Nous avions aussi formulé des propositions sur la rédaction de l'article 432-12 du code pénal, qui définit le conflit d'intérêts. Il s'agissait de substituer à la notion d'intérêt quelconque celle d'intérêt de nature à compromettre l'impartialité, l'indépendance ou l'objectivité. Il y a vraisemblablement encore un petit travail à faire ; nous sommes tout à fait prêts à poursuivre, avec vous et les magistrats de l'ordre judiciaire, cette réécriture qui concerne également l'article 432-13, lequel concerne les projets de reconversion professionnelle. Il faut éviter que des personnes soient mises en cause en l'absence d'intérêt en tant que tel.

Si des progrès ont été accomplis, il en reste encore à faire, et je mesure que cela peut entraîner quelques difficultés d'organisation au niveau des collectivités, surtout quand il s'agit de larges délibérations portant sur de nombreuses subventions. Mais, je le répète, cela résulte de la loi et de son interprétation par le juge pénal.

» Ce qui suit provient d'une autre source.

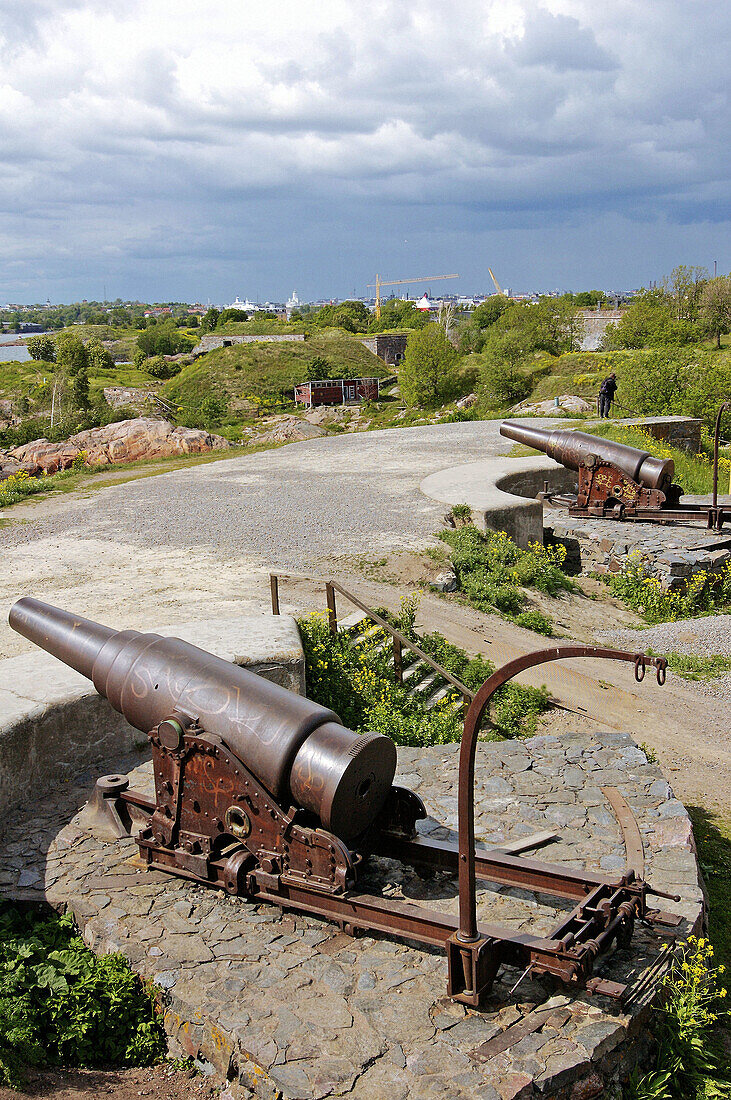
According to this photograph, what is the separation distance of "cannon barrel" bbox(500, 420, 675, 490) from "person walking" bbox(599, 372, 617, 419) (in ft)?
25.1

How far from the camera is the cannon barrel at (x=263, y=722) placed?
13.3 feet

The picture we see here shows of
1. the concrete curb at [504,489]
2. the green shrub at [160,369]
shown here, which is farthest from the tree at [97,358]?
the concrete curb at [504,489]

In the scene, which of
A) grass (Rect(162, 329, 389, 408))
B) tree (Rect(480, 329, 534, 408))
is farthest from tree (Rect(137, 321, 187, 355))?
tree (Rect(480, 329, 534, 408))

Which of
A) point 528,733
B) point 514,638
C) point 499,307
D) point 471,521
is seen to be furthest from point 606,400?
point 499,307

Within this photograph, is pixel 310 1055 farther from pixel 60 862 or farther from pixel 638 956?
pixel 60 862

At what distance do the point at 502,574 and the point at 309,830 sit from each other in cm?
806

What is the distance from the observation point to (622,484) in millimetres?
15000

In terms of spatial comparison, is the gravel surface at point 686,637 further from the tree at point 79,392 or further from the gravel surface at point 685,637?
the tree at point 79,392

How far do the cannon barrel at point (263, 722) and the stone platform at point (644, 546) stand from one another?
10096mm

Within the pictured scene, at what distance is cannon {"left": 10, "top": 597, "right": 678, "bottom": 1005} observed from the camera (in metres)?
3.73

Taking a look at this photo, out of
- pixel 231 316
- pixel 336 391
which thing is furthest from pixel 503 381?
pixel 231 316

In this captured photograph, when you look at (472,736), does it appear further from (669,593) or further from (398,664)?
(669,593)

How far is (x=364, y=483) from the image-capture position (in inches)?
660

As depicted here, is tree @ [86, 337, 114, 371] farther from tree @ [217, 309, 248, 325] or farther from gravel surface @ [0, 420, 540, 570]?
gravel surface @ [0, 420, 540, 570]
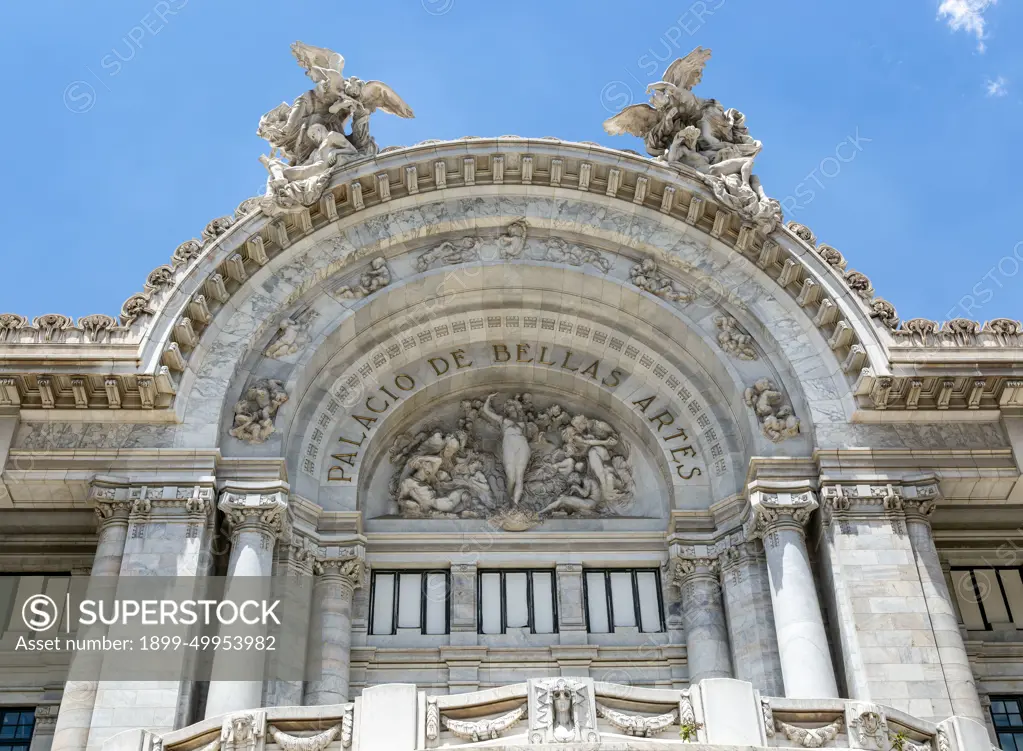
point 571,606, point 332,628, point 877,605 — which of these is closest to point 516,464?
point 571,606

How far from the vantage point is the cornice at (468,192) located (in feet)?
84.1

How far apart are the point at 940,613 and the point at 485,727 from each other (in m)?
9.84

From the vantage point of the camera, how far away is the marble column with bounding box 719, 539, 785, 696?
2456 cm

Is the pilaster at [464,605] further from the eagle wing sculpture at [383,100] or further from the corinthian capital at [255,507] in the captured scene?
the eagle wing sculpture at [383,100]

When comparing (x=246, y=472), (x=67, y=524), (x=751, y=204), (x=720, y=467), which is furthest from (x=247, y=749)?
(x=751, y=204)

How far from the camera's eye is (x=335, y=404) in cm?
2845

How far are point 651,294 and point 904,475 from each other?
7121mm

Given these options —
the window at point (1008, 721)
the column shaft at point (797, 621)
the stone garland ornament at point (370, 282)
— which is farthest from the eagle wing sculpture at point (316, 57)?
the window at point (1008, 721)

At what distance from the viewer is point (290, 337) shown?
27781mm

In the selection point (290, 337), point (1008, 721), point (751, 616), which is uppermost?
point (290, 337)

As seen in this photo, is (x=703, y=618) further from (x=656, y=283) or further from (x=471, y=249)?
(x=471, y=249)

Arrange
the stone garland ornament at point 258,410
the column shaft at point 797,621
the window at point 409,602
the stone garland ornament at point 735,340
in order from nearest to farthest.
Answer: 1. the column shaft at point 797,621
2. the stone garland ornament at point 258,410
3. the window at point 409,602
4. the stone garland ornament at point 735,340

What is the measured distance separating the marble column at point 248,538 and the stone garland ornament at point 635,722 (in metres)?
7.14

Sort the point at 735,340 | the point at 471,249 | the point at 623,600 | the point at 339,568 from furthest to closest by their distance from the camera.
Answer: the point at 471,249
the point at 735,340
the point at 623,600
the point at 339,568
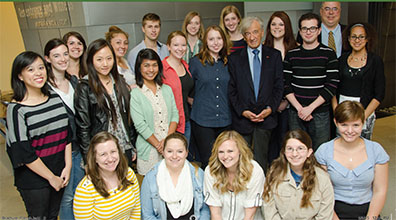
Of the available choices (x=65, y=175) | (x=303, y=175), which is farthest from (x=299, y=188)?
(x=65, y=175)

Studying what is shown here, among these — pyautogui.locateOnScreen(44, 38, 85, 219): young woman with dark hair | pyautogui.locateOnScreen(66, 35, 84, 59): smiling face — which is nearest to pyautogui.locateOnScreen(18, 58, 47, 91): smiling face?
pyautogui.locateOnScreen(44, 38, 85, 219): young woman with dark hair

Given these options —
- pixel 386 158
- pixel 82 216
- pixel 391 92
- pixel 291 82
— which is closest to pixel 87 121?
pixel 82 216

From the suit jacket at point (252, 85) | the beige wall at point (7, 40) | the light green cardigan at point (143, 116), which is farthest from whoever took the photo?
the beige wall at point (7, 40)

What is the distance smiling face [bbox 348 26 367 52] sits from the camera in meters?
2.94

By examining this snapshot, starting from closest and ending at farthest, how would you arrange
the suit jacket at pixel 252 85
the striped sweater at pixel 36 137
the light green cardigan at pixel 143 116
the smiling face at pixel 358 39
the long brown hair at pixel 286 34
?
the striped sweater at pixel 36 137, the light green cardigan at pixel 143 116, the smiling face at pixel 358 39, the suit jacket at pixel 252 85, the long brown hair at pixel 286 34

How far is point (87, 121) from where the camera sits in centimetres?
258

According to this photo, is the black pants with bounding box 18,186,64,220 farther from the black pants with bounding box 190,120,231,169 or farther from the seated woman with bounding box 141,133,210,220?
the black pants with bounding box 190,120,231,169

Voilà pourquoi nous nous efforçons de beaucoup accompagner les élus. Je leur écris très souvent pour les avertir et leur recommander des mesures destinées à prévenir tout conflit d'intérêts. Votre déclaration d'intérêts vous concerne personnellement ainsi que votre conjoint, mais cela ne doit pas vous interdire de réfléchir à toute autre situation de conflit d'intérêts, même si la loi ne prévoit pas de rubrique au sujet d'autres personnes : en effet, le juge pénal peut considérer qu'il y a prise illégale d'intérêts dès lors que des parents, des enfants, un ami sont impliqués.